A Right Ventricular Pressure Waveform Based Pulse Contour Cardiac Output Algorithm in Canines

Abstract

Tracking changes in stroke volume or cardiac output (CO) can be useful in the diagnosis and treatment of various cardiac illnesses. Existing arterial pressure waveform based pulse contour CO algorithms perform poorly during altered systemic hemodynamics. In this study, a right ventricular pressure waveform based pulse contour CO algorithm was developed to estimate the amplitude and duration of a hypothetical triangular flow waveform in the pulmonary artery.
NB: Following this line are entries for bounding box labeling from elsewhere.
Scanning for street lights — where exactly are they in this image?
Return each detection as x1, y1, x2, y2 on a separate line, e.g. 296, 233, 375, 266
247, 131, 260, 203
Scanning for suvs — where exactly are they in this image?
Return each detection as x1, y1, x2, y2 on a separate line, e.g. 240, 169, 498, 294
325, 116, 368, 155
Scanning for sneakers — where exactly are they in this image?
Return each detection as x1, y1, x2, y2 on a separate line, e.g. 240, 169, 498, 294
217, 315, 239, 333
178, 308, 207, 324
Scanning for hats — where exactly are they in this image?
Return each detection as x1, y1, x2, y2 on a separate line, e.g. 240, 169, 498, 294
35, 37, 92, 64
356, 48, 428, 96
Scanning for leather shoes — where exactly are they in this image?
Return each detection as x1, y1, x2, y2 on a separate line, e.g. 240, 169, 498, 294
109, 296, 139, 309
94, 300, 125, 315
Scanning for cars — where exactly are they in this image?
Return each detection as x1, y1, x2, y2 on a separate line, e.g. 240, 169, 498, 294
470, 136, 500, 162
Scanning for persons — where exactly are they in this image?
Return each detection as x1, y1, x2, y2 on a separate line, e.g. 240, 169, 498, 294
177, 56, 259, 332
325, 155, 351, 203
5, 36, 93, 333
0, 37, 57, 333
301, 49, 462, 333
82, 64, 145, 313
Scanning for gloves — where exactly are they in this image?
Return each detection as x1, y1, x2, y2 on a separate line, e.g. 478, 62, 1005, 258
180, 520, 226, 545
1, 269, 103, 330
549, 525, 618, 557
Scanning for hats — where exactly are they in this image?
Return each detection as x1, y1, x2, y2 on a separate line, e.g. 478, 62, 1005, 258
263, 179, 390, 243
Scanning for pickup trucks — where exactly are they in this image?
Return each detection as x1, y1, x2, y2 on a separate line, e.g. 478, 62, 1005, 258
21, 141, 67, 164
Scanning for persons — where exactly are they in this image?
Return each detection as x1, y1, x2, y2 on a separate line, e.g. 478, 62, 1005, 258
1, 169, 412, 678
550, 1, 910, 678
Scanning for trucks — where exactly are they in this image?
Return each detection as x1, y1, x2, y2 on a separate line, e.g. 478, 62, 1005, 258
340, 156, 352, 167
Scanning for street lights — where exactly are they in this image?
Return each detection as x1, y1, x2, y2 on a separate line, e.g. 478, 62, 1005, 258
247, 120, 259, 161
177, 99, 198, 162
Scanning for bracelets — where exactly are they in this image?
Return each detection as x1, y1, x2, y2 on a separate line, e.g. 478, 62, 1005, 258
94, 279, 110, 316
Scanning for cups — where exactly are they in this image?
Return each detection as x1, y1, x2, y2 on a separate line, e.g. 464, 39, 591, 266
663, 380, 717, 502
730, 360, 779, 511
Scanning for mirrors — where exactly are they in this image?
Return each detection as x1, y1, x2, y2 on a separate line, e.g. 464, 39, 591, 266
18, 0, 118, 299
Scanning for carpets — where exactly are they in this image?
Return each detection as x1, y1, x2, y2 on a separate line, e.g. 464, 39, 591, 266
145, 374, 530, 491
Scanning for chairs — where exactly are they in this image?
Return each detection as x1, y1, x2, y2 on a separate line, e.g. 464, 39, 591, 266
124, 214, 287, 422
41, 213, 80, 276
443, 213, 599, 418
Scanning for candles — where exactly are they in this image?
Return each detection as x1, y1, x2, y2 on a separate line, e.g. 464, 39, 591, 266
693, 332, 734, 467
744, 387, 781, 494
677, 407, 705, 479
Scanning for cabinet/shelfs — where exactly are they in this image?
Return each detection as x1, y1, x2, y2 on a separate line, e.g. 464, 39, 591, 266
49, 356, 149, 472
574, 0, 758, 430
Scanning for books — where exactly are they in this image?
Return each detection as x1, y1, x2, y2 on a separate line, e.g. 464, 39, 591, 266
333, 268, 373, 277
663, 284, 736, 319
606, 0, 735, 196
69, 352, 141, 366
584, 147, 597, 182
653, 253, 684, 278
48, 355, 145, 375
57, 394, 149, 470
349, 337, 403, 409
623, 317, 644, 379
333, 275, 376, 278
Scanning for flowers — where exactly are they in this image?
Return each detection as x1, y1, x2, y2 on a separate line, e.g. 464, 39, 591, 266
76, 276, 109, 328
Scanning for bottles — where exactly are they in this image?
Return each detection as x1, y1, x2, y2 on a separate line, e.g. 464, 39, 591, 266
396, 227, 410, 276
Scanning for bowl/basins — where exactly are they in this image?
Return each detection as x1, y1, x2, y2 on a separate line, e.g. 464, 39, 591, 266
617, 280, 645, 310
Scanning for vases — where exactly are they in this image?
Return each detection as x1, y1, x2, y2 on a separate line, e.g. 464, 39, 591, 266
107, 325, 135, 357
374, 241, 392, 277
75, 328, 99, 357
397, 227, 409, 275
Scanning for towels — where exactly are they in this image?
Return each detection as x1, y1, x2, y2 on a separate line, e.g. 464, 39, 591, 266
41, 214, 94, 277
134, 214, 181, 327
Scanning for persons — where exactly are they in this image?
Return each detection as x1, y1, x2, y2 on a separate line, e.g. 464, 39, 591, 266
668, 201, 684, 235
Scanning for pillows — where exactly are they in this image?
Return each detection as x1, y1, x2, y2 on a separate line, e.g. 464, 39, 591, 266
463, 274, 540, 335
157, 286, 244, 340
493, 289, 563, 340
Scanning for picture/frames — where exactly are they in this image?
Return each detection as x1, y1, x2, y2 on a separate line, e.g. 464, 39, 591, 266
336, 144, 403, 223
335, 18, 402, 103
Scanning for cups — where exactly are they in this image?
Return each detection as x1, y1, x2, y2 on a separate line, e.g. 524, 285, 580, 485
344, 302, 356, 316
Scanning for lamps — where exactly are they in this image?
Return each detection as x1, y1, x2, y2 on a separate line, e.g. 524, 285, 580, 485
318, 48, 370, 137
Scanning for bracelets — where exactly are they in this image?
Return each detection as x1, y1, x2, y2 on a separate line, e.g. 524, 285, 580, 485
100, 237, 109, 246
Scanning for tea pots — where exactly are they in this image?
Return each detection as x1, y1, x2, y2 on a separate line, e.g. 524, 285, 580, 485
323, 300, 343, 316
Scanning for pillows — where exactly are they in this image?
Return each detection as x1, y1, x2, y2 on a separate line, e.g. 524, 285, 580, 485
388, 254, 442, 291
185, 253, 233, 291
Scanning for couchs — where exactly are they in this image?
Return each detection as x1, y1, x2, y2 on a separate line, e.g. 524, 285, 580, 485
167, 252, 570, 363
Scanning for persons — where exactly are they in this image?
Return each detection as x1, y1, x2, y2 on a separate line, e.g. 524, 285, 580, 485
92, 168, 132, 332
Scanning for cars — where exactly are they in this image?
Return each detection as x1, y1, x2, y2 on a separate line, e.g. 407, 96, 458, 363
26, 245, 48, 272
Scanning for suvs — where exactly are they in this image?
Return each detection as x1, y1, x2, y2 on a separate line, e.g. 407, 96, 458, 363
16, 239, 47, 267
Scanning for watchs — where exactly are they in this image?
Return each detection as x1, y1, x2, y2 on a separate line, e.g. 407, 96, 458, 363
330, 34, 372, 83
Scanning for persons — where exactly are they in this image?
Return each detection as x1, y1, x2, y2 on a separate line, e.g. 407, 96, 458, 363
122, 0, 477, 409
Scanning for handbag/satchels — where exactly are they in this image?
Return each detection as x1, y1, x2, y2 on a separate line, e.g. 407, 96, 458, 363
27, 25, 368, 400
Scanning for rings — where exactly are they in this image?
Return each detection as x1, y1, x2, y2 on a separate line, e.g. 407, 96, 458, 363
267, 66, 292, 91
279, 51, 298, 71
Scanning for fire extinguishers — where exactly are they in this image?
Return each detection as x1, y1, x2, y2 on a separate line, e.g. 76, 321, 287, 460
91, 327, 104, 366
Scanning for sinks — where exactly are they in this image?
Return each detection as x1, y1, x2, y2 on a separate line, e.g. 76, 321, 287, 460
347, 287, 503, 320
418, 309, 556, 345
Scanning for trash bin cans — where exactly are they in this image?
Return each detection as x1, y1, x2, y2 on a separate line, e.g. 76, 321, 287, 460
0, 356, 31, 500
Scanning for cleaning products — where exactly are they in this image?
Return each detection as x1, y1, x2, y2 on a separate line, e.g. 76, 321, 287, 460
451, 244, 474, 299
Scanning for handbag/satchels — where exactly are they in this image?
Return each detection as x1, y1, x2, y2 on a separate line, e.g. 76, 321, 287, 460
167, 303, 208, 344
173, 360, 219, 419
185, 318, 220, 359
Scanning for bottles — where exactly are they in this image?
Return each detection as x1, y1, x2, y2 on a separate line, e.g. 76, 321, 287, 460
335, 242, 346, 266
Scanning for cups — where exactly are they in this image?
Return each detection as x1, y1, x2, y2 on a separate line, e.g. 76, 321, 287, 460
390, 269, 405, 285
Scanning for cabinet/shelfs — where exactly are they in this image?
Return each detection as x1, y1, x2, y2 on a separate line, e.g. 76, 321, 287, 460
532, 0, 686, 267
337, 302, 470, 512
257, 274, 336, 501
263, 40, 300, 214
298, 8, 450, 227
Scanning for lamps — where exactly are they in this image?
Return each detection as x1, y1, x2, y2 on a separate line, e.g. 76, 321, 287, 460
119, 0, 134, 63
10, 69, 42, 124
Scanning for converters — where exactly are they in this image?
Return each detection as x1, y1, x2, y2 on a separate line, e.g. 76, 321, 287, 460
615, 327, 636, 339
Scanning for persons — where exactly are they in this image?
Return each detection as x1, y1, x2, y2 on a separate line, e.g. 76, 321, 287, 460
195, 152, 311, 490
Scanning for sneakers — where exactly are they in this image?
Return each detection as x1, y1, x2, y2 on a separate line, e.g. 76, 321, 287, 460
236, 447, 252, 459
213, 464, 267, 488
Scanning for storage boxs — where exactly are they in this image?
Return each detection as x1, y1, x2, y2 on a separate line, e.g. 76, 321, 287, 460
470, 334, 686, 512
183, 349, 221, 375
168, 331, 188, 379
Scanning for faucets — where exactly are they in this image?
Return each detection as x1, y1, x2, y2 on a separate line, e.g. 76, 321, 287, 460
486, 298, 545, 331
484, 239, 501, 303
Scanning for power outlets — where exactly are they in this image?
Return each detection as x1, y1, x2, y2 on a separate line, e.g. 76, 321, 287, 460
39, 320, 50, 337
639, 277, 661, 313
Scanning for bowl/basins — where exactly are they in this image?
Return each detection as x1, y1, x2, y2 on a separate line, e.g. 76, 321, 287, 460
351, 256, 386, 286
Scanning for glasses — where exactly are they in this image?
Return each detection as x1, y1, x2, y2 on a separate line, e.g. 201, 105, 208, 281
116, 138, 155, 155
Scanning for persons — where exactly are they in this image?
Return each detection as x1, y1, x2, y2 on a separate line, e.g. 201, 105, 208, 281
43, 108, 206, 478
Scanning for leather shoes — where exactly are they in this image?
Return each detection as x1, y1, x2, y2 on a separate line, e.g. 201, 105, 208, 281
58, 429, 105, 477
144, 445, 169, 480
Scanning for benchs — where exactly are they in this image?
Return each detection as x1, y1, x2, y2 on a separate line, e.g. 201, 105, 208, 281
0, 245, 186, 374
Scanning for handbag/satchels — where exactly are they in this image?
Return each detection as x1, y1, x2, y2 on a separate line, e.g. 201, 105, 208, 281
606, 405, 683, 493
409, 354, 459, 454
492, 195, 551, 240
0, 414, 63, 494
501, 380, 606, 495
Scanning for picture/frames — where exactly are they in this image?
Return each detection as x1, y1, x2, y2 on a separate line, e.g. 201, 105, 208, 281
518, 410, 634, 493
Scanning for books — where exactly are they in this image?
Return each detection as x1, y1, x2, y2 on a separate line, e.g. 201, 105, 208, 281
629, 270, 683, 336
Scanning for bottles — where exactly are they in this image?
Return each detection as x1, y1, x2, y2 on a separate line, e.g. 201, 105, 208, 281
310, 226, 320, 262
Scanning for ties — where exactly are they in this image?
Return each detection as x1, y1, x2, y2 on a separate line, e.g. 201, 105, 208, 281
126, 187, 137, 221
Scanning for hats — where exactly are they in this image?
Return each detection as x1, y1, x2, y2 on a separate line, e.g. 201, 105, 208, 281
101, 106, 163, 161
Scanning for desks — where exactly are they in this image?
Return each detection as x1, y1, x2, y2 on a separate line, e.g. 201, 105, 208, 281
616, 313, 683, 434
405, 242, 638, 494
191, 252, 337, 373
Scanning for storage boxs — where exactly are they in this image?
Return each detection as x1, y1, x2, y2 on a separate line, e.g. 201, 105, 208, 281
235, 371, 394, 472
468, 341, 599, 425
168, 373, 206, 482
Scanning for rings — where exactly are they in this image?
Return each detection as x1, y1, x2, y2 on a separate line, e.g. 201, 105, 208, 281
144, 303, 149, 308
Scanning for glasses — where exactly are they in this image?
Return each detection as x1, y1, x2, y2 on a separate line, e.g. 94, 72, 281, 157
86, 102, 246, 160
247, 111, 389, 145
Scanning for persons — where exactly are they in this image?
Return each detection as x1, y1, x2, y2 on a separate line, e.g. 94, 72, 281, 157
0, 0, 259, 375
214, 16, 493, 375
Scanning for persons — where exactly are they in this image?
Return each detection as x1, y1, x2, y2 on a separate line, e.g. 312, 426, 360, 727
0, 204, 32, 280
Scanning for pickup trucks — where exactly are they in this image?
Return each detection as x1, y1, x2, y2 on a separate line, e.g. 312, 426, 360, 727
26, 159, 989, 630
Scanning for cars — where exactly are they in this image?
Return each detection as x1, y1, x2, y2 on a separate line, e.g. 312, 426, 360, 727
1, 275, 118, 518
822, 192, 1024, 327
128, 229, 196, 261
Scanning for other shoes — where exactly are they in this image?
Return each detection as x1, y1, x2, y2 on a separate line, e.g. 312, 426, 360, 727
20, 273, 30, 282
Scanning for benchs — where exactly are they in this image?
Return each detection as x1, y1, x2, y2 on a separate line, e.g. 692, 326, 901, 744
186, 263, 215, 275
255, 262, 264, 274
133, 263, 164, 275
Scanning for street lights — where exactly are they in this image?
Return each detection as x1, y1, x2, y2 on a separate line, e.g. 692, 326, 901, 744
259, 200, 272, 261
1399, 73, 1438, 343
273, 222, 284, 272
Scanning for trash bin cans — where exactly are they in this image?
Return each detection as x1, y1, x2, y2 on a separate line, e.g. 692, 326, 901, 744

This algorithm was tested against gold standard blood flow measurements in ten canines during acute perturbations to preload (inferior vena caval occlusion (IVCO), rapid saline infusion), afterload (descending aortic occlusion (DAO), serotonin, angiotensin II, sodium nitroprusside infusion), and cardiac contractility (dobutamine and propranolol infusion). The algorithm correctly predicted the changes in CO (r2 = 0.82) that varied from - 45 to 31% of the baseline levels. To explain this finding both the pulmonary arterial (PA) and the ascending aortic (AA) input impedances were modeled as three element windkessels. In the AA the peripheral resistance (from - 61 to 191%), characteristic impedance (from - 59 to 20%) and total arterial compliance (from - 49 to 34%) varied significantly with these perturbations. In contrast, these parameters in the PA changed little. In particular, except serotonin infusion, the characteristic impedance of the PA deviated only 6% (SD/mean) from baseline values. This suggests right ventricular pressure waveform based estimate of CO is possible during acute changes in left ventricular hemodynamics.